Is “Daronomics” performing well? Or the economic strategies and policies followed by Finance Minister Ishaq Dar, really working as they did in his last tenure when he was performing the same role with the same job descriptions? Likeness opinions are roaming the market. Moving forward in this article, I am presenting you with a four-year comparison of key economic indicators during the three previous governments. Before starting the comparison, we should accept that the incumbent government has taken the sinking economy from the previous regime into its own hands. And with the capability and devotion of Dar and his team. This sinking economy is now in some anchored shape. Other than that, there is nothing solid to yearn for a return of the PTI. Delicate choices were postponed until the price became intolerable; the economy was mismanaged. It is unreasonable to hold the PDM solely responsible for the current economic woes; the PTI is equally at fault. The pursuit of the corrupt continued to be an obsession with no positive outcomes for Pakistan and no results at all. Valuable time that could have been used to improve governance was wasted in pointless filibustering. There was also too much bluster against all state institutions at one point, including the Army, the Judiciary, the Media, the Election Commission, and the Bureaucracy. Finally, no effort was made to improve governance.
The first performance indicator analyzed is the rate of economic growth. This indicator shows whether the economy has expanded by producing more goods and services or contracted due to lower output. This indicator favored Dar’s performance, as GDP growth during his tenure was 4.7 percent, compared to 3.5 percent and 2.8 percent during the PTI and PPP periods, respectively. Among the productive sectors, a somewhat higher growth rate was achieved during the PPP tenure in agriculture, despite the damage due to floods in 2009–10. Industrial growth and the expansion of services proceeded faster in the five years of the PML-N government. Indeed, these growth rates are all low by historical standards. Moreover, PML-N’s previous government collected Rs 2,255 billion in revenue in its first year and Rs 3,844 billion in its last year (FY 2018). The PTI government, on the other hand, started its first year with negative growth in revenue collection by collecting Rs3,829 billion, while revenue collection in its fourth year remained at Rs6,148 billion. Currently, during the first six months of the financial year 2022–23, revenue collection increased by 17.5 percent to Rs3,429 billion compared to the same period of the previous year. It seems the current year’s target to achieve Rs7,440 billion would be nearly achieved.

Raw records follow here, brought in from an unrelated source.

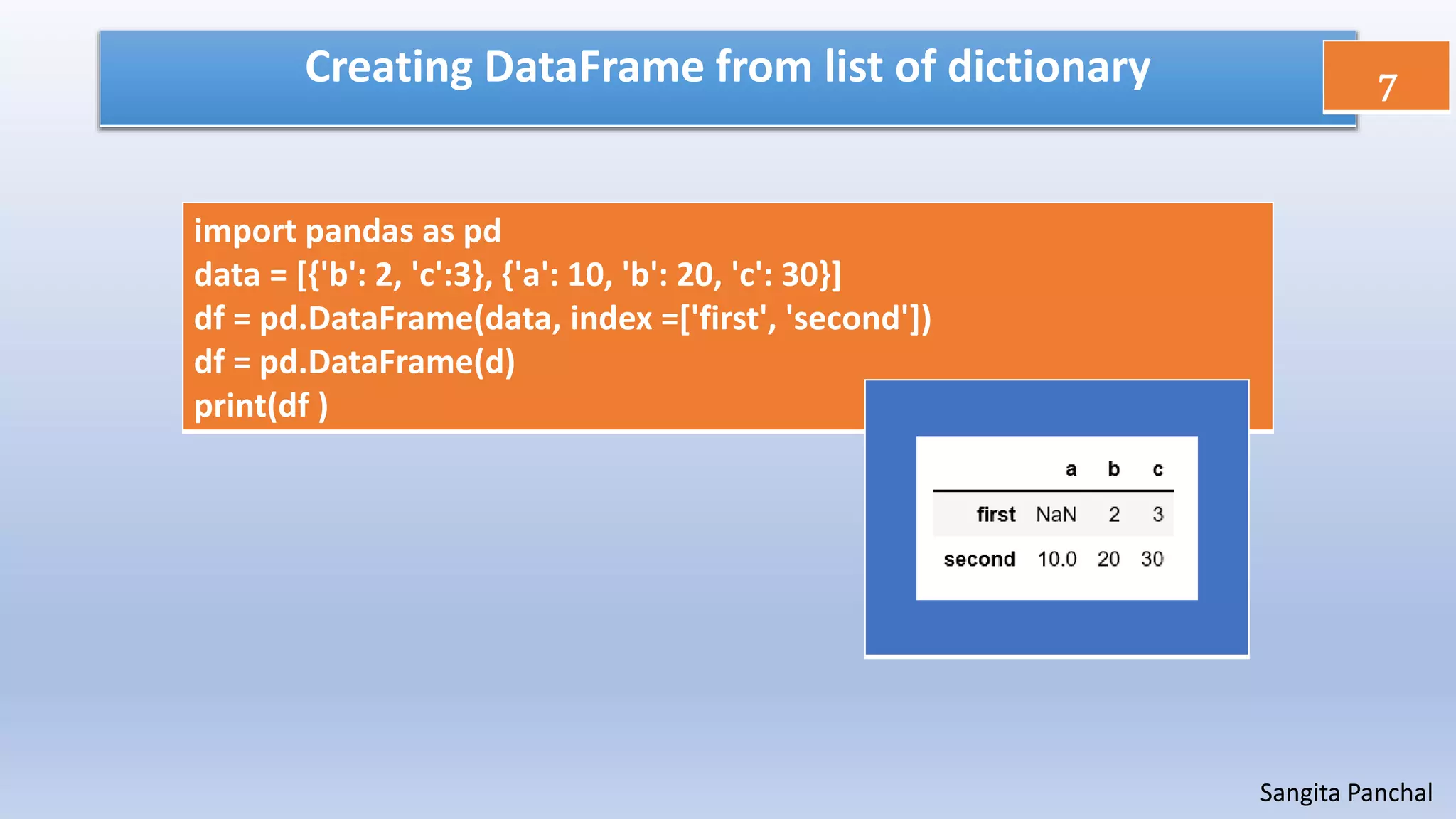 Creating DataFrame from list of dictionary

7

import pandas as pd
data = [{'b': 2, 'c':3}, {'a': 10, 'b': 20, 'c': 30}]
df = pd.DataFrame(data, index =['first', 'second'])
df = pd.DataFrame(d)
print(df )

| | a | b | c |
|---|---|---|---|
| first | NaN | 2 | 3 |
| second | 10.0 | 20 | 30 |

Sangita Panchal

Another key indicator of the performance of a government is its success in restricting the rate of increase in prices, especially of food items. Indeed, overall prices of goods and services have increased globally after Covid-19, when the world again came back to its routine. If we see our commodities, particularly our food items, as an agriculturist country, it’s alarming and should be a concern for the government to oversee the hike in the prices of those items that we are growing and producing on our own lands. The key administered prices are the prices, respectively, of wheat, motor spirit, and HSD oil. They generally reflect the movement in import prices, but when these are unusually high, downward adjustments can be made in tax rates. Alternatively, when the global prices of petroleum products are low, the petroleum levy is increased. In PPP tenure, the government made a quantum jump in the procurement price of wheat by 52 percent to raise the net incomes of farmers and boost production. As opposed to this, the PML-N government maintained a tight lid on the wheat price. Overall, it had considerable success in keeping the increase in food prices over their last tenure below 4 percent per year. More recently, there has been a big escalation in the rate of increase in food prices to almost 13 percent in 2021–22.
The trade deficit narrowed by 59.75 percent on a YoY basis to $1.461 billion in March 2023, compared to $3.630 billion in March 2022. Dar’s efforts to control trade deficits are commendable. Indeed, all the major currencies in the world performed negatively against the US dollar. Regarding our rupee’s depreciation, illicit means of currency transfers and smuggling of foreign reserves were the basic reasons behind the weakening of the currency. Pak-Afghan border smuggling is not new. New York-based media outlet ‘Bloomberg’ has revealed in its latest report that around $5 million is being smuggled from Pakistan to Afghanistan on a daily basis. It says that the smuggling of dollars provides “some support for the squeezed economy after the US and Europe denied the Taliban regime access to billions in foreign reserves.” Directing the LEAs to work on dismantling the network of smugglers should be a priority for the current regime. Indeed, it’s also reflected in the initiatives taken by the finance ministry to suppressant this smuggling. Now hope for the tangible outcomes.